**DOCUMENT EXTRACT:**
+ + +

I am looking for a smart way to assure a file is indeed a text file
within a C# method and not binary.

For example: Will "thisMysteryFile.dat" be legible if opened in a
RichTextBox ... or is it a binary file?

I have searched various methods in the string class and am having no
luck.

Under consideration >>

Open the file in a binary reader and then test either the first 1000
char or until File End and if any char are less than 32 or greater
than 127 ... then flag it as binary.

If not binary >open in a RichTextBox

Can anyone tell me a more efficient way to accomplish this task?

Thanks !!
Nov 19 '07 #2

P: n/a
Tom
Peter -- Thanks. Your comments have me thinking outside the match box
in which I was stuck. I'm now digging into the RichTextBoxStreamType
enumeration >UnicodePlainText.

I'll experiment with this enumeration and see if loading a binary data
file throws an exception. All this RichTextBox stuff is new for me ...
so I have a lot to learn for sure.

+ + +

**RECORD EXTRACTS:**
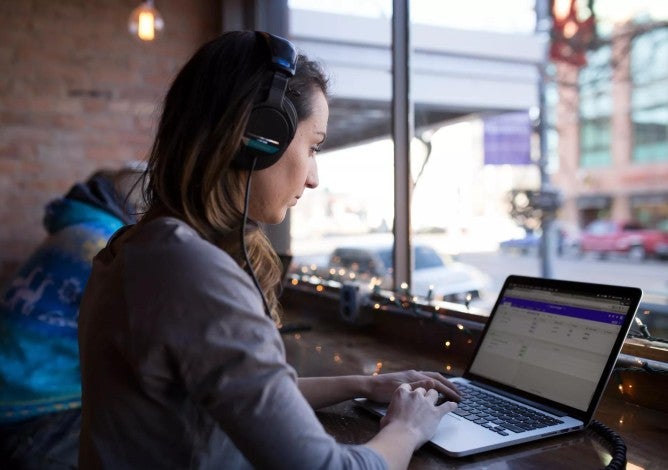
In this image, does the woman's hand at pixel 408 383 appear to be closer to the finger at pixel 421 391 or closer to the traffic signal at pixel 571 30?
the finger at pixel 421 391

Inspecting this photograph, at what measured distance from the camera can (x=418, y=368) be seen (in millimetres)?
1529

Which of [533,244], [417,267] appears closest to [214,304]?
[417,267]

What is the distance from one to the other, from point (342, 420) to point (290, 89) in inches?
23.4

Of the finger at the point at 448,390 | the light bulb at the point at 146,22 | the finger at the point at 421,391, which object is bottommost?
the finger at the point at 448,390

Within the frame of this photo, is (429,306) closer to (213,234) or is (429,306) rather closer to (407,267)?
(407,267)

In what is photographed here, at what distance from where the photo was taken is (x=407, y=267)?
2408mm

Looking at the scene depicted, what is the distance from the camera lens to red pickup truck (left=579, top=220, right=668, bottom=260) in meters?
10.3

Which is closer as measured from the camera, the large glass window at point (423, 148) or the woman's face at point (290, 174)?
the woman's face at point (290, 174)

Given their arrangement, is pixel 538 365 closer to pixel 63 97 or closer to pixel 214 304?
pixel 214 304

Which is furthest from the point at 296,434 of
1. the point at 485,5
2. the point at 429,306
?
the point at 485,5

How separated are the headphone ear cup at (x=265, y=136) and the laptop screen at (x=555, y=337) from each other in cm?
→ 63

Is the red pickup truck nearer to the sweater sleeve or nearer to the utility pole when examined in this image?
the utility pole

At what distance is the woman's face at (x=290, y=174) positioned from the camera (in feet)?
2.99

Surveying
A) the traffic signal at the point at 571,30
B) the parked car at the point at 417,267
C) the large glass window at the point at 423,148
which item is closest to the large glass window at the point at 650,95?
the traffic signal at the point at 571,30
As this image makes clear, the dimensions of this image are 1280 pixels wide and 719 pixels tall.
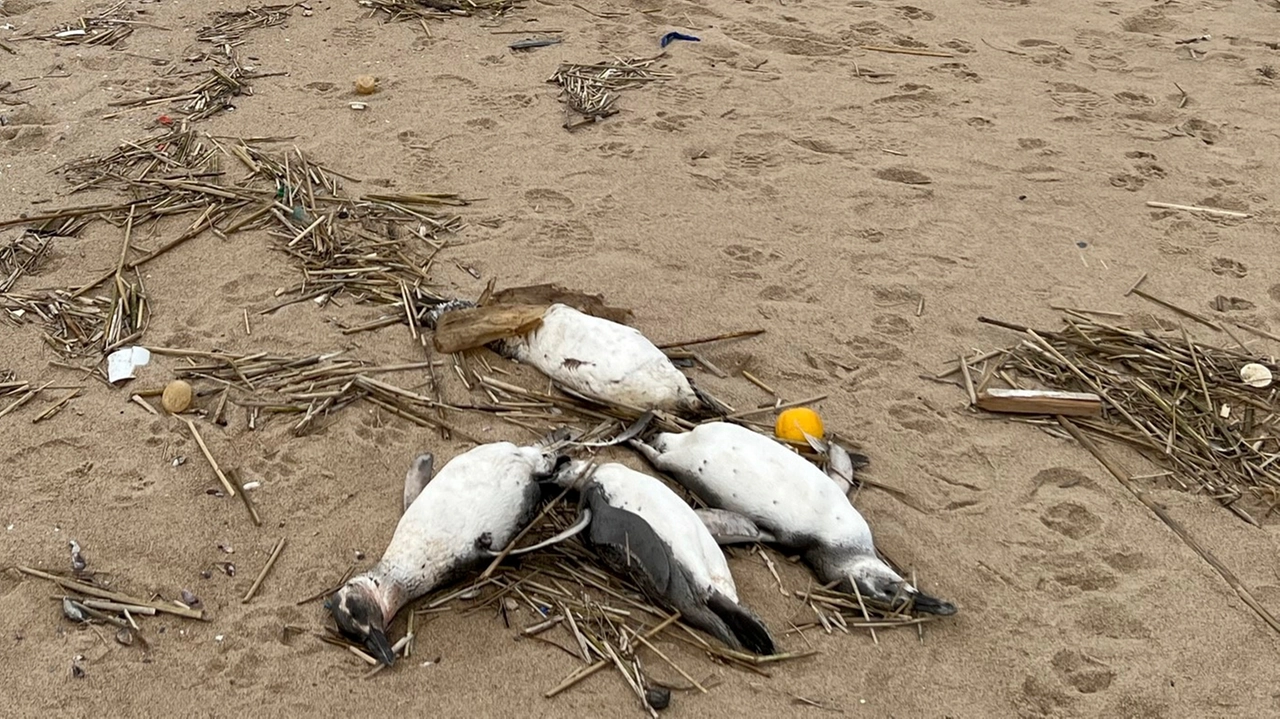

+ + +

**WRITTEN TASK A:**
Answer these questions from the forum thread about telling text files from binary files in C#:
(i) Which characters does the proposed check test in the binary reader?
(ii) Which character values would cause a file to be flagged as binary?
(iii) Which value of the RichTextBoxStreamType enumeration does Tom say he is digging into?
**WRITTEN TASK B:**
Carry on the forum thread about telling text files from binary files in C#, starting after its last sentence.
The items have no role in this work.

**TASK RESPONSE A:**
(i) The first 1000 characters, or up to the end of the file.
(ii) Any character less than 32 or greater than 127.
(iii) UnicodePlainText.

**TASK RESPONSE B:**
Perhaps a restricted load of a tiny size for a preview and then have
control buttons with "Load Full File" or "Clear RichTextBox" options?

Avoiding the accidental loading of a huge binary data file is part of
my objective. The other part of the objective is read only viewing the
small parameter data file as part of a data run initialization.

I am always amazed at how another's input can cause me to refocus.
Darn trees ruining my view of the forrest!! LOL

Have a great day. Thanks again!

-- Tom

On Sun, 18 Nov 2007 18:04:00 -0800, Peter Bromberg [C# MVP]
<pb*******@yahoo.NoSpamMaam.comwrote:
>The first problem I see with the "under consideration" method is that there
are so many legitimate characters (mostly in languages other than English)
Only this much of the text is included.